== Task instructions ==
Print all the records exactly, please.

>>>

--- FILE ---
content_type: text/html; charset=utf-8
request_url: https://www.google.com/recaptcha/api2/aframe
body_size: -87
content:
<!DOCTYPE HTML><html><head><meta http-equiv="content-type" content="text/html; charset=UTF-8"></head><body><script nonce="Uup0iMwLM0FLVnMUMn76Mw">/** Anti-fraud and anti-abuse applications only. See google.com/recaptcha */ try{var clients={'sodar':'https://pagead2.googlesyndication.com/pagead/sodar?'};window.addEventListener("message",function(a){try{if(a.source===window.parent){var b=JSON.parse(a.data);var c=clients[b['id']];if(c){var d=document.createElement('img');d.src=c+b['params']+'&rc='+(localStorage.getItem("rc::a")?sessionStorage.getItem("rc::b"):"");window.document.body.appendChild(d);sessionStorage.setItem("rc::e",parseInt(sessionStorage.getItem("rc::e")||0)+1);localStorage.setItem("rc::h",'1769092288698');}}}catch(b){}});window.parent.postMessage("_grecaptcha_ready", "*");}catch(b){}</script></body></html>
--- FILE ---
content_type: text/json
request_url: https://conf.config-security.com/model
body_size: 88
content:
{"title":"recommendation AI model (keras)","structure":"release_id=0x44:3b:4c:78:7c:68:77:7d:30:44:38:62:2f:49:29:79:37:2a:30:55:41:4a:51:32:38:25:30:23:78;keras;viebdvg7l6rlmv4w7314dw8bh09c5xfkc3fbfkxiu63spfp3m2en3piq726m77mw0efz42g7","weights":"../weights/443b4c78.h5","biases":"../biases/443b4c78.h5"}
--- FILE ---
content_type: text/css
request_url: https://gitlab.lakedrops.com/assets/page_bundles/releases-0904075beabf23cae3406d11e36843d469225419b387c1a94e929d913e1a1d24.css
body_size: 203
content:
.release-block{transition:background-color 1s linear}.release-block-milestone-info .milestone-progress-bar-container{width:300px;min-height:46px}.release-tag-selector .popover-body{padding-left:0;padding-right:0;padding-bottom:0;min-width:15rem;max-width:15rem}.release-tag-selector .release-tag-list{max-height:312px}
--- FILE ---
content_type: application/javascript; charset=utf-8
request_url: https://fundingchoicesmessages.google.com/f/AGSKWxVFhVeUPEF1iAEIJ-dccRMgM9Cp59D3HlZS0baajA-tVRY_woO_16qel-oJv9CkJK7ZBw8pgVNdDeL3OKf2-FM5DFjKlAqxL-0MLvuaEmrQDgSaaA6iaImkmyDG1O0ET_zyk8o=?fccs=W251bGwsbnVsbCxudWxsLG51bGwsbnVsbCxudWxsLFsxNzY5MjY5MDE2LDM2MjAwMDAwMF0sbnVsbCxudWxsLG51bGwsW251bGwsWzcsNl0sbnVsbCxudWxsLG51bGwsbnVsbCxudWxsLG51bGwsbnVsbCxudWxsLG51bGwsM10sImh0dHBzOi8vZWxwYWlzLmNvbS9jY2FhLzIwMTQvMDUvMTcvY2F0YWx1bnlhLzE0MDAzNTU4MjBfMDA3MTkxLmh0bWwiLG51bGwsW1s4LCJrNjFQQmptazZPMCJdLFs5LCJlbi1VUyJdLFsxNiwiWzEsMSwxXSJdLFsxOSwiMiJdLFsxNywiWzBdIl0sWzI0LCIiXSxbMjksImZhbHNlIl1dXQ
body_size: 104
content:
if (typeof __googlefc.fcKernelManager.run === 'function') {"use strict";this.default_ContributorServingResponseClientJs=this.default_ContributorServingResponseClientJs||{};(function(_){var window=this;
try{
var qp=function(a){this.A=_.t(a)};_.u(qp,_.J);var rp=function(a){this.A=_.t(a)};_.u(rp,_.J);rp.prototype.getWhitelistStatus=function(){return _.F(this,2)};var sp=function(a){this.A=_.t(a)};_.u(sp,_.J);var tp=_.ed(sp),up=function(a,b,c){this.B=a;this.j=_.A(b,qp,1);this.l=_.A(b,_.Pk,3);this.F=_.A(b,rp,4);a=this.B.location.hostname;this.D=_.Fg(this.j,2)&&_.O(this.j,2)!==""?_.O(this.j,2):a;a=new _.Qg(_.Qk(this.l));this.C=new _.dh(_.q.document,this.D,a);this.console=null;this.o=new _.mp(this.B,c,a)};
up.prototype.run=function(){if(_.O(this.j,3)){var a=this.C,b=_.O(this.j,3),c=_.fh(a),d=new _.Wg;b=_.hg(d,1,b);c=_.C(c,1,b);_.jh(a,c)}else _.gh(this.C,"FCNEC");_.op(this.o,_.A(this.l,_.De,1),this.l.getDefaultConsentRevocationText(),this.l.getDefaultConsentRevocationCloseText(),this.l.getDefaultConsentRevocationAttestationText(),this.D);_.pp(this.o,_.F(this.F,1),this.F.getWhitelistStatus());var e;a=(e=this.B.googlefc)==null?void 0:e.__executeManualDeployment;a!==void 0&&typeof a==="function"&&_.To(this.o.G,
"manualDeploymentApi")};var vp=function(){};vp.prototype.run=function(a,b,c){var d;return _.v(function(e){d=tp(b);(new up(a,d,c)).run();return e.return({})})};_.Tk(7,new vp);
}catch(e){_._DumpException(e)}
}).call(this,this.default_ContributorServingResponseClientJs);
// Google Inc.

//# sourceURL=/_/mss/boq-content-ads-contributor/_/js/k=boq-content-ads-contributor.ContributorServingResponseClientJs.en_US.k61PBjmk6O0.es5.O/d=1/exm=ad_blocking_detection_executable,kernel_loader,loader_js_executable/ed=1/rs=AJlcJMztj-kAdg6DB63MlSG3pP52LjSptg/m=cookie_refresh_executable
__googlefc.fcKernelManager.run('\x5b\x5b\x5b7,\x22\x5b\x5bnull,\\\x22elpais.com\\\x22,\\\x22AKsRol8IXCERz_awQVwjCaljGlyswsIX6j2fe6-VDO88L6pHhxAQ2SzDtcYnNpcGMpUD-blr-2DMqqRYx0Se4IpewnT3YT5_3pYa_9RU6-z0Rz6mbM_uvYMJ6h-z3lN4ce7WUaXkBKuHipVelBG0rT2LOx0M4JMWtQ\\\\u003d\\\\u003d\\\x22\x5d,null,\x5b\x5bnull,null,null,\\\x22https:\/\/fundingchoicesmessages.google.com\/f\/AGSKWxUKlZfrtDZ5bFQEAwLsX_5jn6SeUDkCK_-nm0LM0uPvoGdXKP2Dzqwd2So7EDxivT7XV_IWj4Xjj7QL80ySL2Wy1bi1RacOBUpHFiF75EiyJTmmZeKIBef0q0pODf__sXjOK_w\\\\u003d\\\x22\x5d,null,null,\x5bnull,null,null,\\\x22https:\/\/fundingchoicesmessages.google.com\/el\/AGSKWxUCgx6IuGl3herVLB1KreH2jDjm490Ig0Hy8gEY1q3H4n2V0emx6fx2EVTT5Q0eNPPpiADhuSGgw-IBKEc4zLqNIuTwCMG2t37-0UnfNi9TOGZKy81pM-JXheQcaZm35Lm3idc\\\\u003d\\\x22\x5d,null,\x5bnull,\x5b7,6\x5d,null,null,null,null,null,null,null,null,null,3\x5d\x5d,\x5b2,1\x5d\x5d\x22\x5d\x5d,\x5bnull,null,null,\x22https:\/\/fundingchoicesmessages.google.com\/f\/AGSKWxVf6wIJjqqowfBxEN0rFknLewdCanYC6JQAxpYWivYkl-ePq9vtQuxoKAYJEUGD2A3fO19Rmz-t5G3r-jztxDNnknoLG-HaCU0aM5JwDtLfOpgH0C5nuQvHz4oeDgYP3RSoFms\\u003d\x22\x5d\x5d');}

<<<

== Exercise response ==
--- FILE ---
content_type: text/html; charset=utf-8
request_url: https://www.google.com/recaptcha/api2/aframe
body_size: -87
content:
<!DOCTYPE HTML><html><head><meta http-equiv="content-type" content="text/html; charset=UTF-8"></head><body><script nonce="Uup0iMwLM0FLVnMUMn76Mw">/** Anti-fraud and anti-abuse applications only. See google.com/recaptcha */ try{var clients={'sodar':'https://pagead2.googlesyndication.com/pagead/sodar?'};window.addEventListener("message",function(a){try{if(a.source===window.parent){var b=JSON.parse(a.data);var c=clients[b['id']];if(c){var d=document.createElement('img');d.src=c+b['params']+'&rc='+(localStorage.getItem("rc::a")?sessionStorage.getItem("rc::b"):"");window.document.body.appendChild(d);sessionStorage.setItem("rc::e",parseInt(sessionStorage.getItem("rc::e")||0)+1);localStorage.setItem("rc::h",'1769092288698');}}}catch(b){}});window.parent.postMessage("_grecaptcha_ready", "*");}catch(b){}</script></body></html>
--- FILE ---
content_type: text/json
request_url: https://conf.config-security.com/model
body_size: 88
content:
{"title":"recommendation AI model (keras)","structure":"release_id=0x44:3b:4c:78:7c:68:77:7d:30:44:38:62:2f:49:29:79:37:2a:30:55:41:4a:51:32:38:25:30:23:78;keras;viebdvg7l6rlmv4w7314dw8bh09c5xfkc3fbfkxiu63spfp3m2en3piq726m77mw0efz42g7","weights":"../weights/443b4c78.h5","biases":"../biases/443b4c78.h5"}
--- FILE ---
content_type: text/css
request_url: https://gitlab.lakedrops.com/assets/page_bundles/releases-0904075beabf23cae3406d11e36843d469225419b387c1a94e929d913e1a1d24.css
body_size: 203
content:
.release-block{transition:background-color 1s linear}.release-block-milestone-info .milestone-progress-bar-container{width:300px;min-height:46px}.release-tag-selector .popover-body{padding-left:0;padding-right:0;padding-bottom:0;min-width:15rem;max-width:15rem}.release-tag-selector .release-tag-list{max-height:312px}
--- FILE ---
content_type: application/javascript; charset=utf-8
request_url: https://fundingchoicesmessages.google.com/f/AGSKWxVFhVeUPEF1iAEIJ-dccRMgM9Cp59D3HlZS0baajA-tVRY_woO_16qel-oJv9CkJK7ZBw8pgVNdDeL3OKf2-FM5DFjKlAqxL-0MLvuaEmrQDgSaaA6iaImkmyDG1O0ET_zyk8o=?fccs=W251bGwsbnVsbCxudWxsLG51bGwsbnVsbCxudWxsLFsxNzY5MjY5MDE2LDM2MjAwMDAwMF0sbnVsbCxudWxsLG51bGwsW251bGwsWzcsNl0sbnVsbCxudWxsLG51bGwsbnVsbCxudWxsLG51bGwsbnVsbCxudWxsLG51bGwsM10sImh0dHBzOi8vZWxwYWlzLmNvbS9jY2FhLzIwMTQvMDUvMTcvY2F0YWx1bnlhLzE0MDAzNTU4MjBfMDA3MTkxLmh0bWwiLG51bGwsW1s4LCJrNjFQQmptazZPMCJdLFs5LCJlbi1VUyJdLFsxNiwiWzEsMSwxXSJdLFsxOSwiMiJdLFsxNywiWzBdIl0sWzI0LCIiXSxbMjksImZhbHNlIl1dXQ
body_size: 104
content:
if (typeof __googlefc.fcKernelManager.run === 'function') {"use strict";this.default_ContributorServingResponseClientJs=this.default_ContributorServingResponseClientJs||{};(function(_){var window=this;
try{
var qp=function(a){this.A=_.t(a)};_.u(qp,_.J);var rp=function(a){this.A=_.t(a)};_.u(rp,_.J);rp.prototype.getWhitelistStatus=function(){return _.F(this,2)};var sp=function(a){this.A=_.t(a)};_.u(sp,_.J);var tp=_.ed(sp),up=function(a,b,c){this.B=a;this.j=_.A(b,qp,1);this.l=_.A(b,_.Pk,3);this.F=_.A(b,rp,4);a=this.B.location.hostname;this.D=_.Fg(this.j,2)&&_.O(this.j,2)!==""?_.O(this.j,2):a;a=new _.Qg(_.Qk(this.l));this.C=new _.dh(_.q.document,this.D,a);this.console=null;this.o=new _.mp(this.B,c,a)};
up.prototype.run=function(){if(_.O(this.j,3)){var a=this.C,b=_.O(this.j,3),c=_.fh(a),d=new _.Wg;b=_.hg(d,1,b);c=_.C(c,1,b);_.jh(a,c)}else _.gh(this.C,"FCNEC");_.op(this.o,_.A(this.l,_.De,1),this.l.getDefaultConsentRevocationText(),this.l.getDefaultConsentRevocationCloseText(),this.l.getDefaultConsentRevocationAttestationText(),this.D);_.pp(this.o,_.F(this.F,1),this.F.getWhitelistStatus());var e;a=(e=this.B.googlefc)==null?void 0:e.__executeManualDeployment;a!==void 0&&typeof a==="function"&&_.To(this.o.G,
"manualDeploymentApi")};var vp=function(){};vp.prototype.run=function(a,b,c){var d;return _.v(function(e){d=tp(b);(new up(a,d,c)).run();return e.return({})})};_.Tk(7,new vp);
}catch(e){_._DumpException(e)}
}).call(this,this.default_ContributorServingResponseClientJs);
// Google Inc.

//# sourceURL=/_/mss/boq-content-ads-contributor/_/js/k=boq-content-ads-contributor.ContributorServingResponseClientJs.en_US.k61PBjmk6O0.es5.O/d=1/exm=ad_blocking_detection_executable,kernel_loader,loader_js_executable/ed=1/rs=AJlcJMztj-kAdg6DB63MlSG3pP52LjSptg/m=cookie_refresh_executable
__googlefc.fcKernelManager.run('\x5b\x5b\x5b7,\x22\x5b\x5bnull,\\\x22elpais.com\\\x22,\\\x22AKsRol8IXCERz_awQVwjCaljGlyswsIX6j2fe6-VDO88L6pHhxAQ2SzDtcYnNpcGMpUD-blr-2DMqqRYx0Se4IpewnT3YT5_3pYa_9RU6-z0Rz6mbM_uvYMJ6h-z3lN4ce7WUaXkBKuHipVelBG0rT2LOx0M4JMWtQ\\\\u003d\\\\u003d\\\x22\x5d,null,\x5b\x5bnull,null,null,\\\x22https:\/\/fundingchoicesmessages.google.com\/f\/AGSKWxUKlZfrtDZ5bFQEAwLsX_5jn6SeUDkCK_-nm0LM0uPvoGdXKP2Dzqwd2So7EDxivT7XV_IWj4Xjj7QL80ySL2Wy1bi1RacOBUpHFiF75EiyJTmmZeKIBef0q0pODf__sXjOK_w\\\\u003d\\\x22\x5d,null,null,\x5bnull,null,null,\\\x22https:\/\/fundingchoicesmessages.google.com\/el\/AGSKWxUCgx6IuGl3herVLB1KreH2jDjm490Ig0Hy8gEY1q3H4n2V0emx6fx2EVTT5Q0eNPPpiADhuSGgw-IBKEc4zLqNIuTwCMG2t37-0UnfNi9TOGZKy81pM-JXheQcaZm35Lm3idc\\\\u003d\\\x22\x5d,null,\x5bnull,\x5b7,6\x5d,null,null,null,null,null,null,null,null,null,3\x5d\x5d,\x5b2,1\x5d\x5d\x22\x5d\x5d,\x5bnull,null,null,\x22https:\/\/fundingchoicesmessages.google.com\/f\/AGSKWxVf6wIJjqqowfBxEN0rFknLewdCanYC6JQAxpYWivYkl-ePq9vtQuxoKAYJEUGD2A3fO19Rmz-t5G3r-jztxDNnknoLG-HaCU0aM5JwDtLfOpgH0C5nuQvHz4oeDgYP3RSoFms\\u003d\x22\x5d\x5d');}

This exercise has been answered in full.